### What the task requires
In the abstract below, what three methods were used to induce vulnerable atherosclerotic plaques in the ApoE-/- mice?

### Supplied text
Silencing of Non-POU-domain-containing octamer-binding protein stabilizes atherosclerotic plaque in apolipoprotein E-knockout mice via NF-κB signaling pathway.

BACKGROUND: It remains unknown whether Non-POU-domain-containing octamer-binding protein (NonO) plays a causative role in plaque destabilization. We hypothesized that NonO gene silencing may stabilize atherosclerotic plaque by increasing P4Hα1 expression and inhibiting the inflammation.

METHODS AND RESULTS: Vulnerable atherosclerotic plaques were induced in ApoE-/- mice by high fat diet, perivascular collar placement and mental stress. Compared with normal carotid arteries, those contained vulnerable plaques had high NonO expression. In another in vivo experiment, mice contained vulnerable plaques were randomly divided into 5 groups to receive physiological saline, si-N.C-lentivirus (LV), si-NonO-LV, pGC-GFP-LV and NonO-LV, respectively. NonO overexpression increased while NonO silencing decreased the incidence of carotid plaque disruption. NonO overexpression enhanced macrophage infiltration and lipid deposition but reduced the content of vascular smooth muscle cells and collagen in plaques, leading to an increased plaque vulnerability index, whereas NonO silencing exhibited the opposite effect. In addition, NonO overexpression increased the expression of proinflammatory cytokines and matrix metalloproteinases and decreased the expression of P4Hα1 both in vivo and in vitro, whereas NonO silencing showed the contrary effect. NonO co-immunoprecipitated with NF-κB p65, and promoted its nuclear translocation and phosphorylation, and these effects were reversed by NonO silencing.

CONCLUSION: NonO may promote plaque destabilization and increase the incidence of plaque disruption in ApoE-/- mice by inducing the expression of inflammatory cytokines and matrix metalloproteinases and suppressing that of P4Hα1. The mechanism may involve the interaction of NonO with NF-κB leading to enhanced NF-κB nuclear translocation and phosphorylation.

### Given material
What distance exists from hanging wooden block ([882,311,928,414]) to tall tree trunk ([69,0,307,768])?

### Result below
High fat diet, perivascular collar placement and mental stress.